Se um dia você for embora

OPINIÃO - Raul Borges Guimarães

Data 20/07/2024
Horário 05:00

Todo mundo deve guardar consigo alguns professores que foram especiais em suas vidas, não? Eu poderia enumerar vários exemplos que se tornaram referência do que entendo ser um bom professor. Aguinaldo José Gonçalves foi um deles. 
Aguinaldo foi meu professor de literatura no Colégio Equipe durante a década de 1980. Muitos anos depois nos encontramos em reuniões da Unesp, especialmente na nossa casa editorial. Ele já era professor do Departamento de Estudos Linguísticos e Literários do Ibilce (Instituto de Biociências, Letras e Ciências Exatas de São José do Rio Preto). Tinha participado do conselho editorial nos anos iniciais e publicado a edição do seu seminal “Transição e Permanência”, que ganhou o prêmio APCA de 1989. Foi autor de muitas outras obras importantes, como “Miró/João Cabral: da tela ao texto” (Iluminuras, 1989), “Museu movente: o signo da arte em Marcel Proust” (Editora da Unesp, 2004), além do estudo já clássico “Laokoon Revisitado: relações homológicas entre texto e imagem” (Edusp, 1994).
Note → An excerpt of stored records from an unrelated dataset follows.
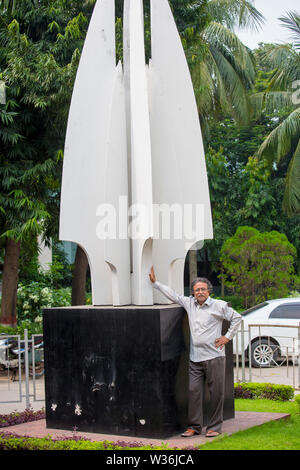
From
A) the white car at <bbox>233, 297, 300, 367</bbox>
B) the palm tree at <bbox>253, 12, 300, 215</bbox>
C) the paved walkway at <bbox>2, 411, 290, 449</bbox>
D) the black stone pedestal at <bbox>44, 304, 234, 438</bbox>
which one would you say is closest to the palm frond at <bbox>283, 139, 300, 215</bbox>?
the palm tree at <bbox>253, 12, 300, 215</bbox>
Foi também poeta, publicando “Nove degraus para o esquecimento” (Ateliê Editorial, 2017), dentre outras obras.
Mas a imagem que fica é daquele jovem e vivaz professor negro que tinha as aulas de literatura como um laboratório repleto de encantos e desafios. Antes de se tornar um acadêmico que influenciou a crítica literária brasileira, soube envolver nossas almas juvenis em reflexões instigantes sobre a literatura, a utilização de rimas e a musicalidade do som das palavras, a criação e utilização de figuras de linguagem. 
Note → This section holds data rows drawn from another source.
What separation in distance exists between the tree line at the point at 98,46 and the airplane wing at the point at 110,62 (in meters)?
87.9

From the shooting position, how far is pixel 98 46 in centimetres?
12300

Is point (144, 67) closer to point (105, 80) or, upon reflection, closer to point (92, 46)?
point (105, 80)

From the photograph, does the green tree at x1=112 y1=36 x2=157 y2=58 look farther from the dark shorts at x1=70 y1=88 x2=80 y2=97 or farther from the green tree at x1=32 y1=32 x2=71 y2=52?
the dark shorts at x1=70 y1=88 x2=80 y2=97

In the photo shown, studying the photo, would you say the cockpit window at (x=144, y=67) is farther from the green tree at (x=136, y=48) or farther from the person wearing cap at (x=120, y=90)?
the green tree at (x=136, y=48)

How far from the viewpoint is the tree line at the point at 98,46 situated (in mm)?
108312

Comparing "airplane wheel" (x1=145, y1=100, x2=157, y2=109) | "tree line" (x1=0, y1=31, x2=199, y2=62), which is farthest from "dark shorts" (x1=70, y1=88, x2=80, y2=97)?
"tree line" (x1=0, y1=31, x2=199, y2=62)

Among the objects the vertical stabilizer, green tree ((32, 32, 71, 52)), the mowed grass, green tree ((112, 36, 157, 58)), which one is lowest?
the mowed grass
Nunca vou esquecer daquela leitura simultânea de “Iracema”, de José de Alencar, e de “Macunaíma”, de Mário de Andrade. Do importante romance do primeiro período do romantismo, o Prof Aguinaldo explorou a figura de Moacir, fruto do amor entre Iracema (a indígena virgem) e Martim (o explorador português). Com muita ironia que lhe era peculiar, nosso grande mestre nos provocou a comparar Moacir com a figura de Macunaíma (o herói de nossa gente). E partindo do ponto comum entre as obras - o indianismo, sarcasticamente colocou em evidência a nostalgia e o lirismo romântico  em contraponto ao caráter de ruptura modernista da obra de Mário. 
Essa semana o querido mestre Aguinaldo nos deixou. Fica no ar suas últimas palavras como paraninfo da nossa turma do ensino médio. O ano era 1980. Ele lembrou a bela canção “Meu menino”, de Milton Nascimento e nos disse um verso que soa em meus ouvidos até hoje: “Se um dia você for embora, não pense em mim que eu não te quero meu. Eu te quero seu!”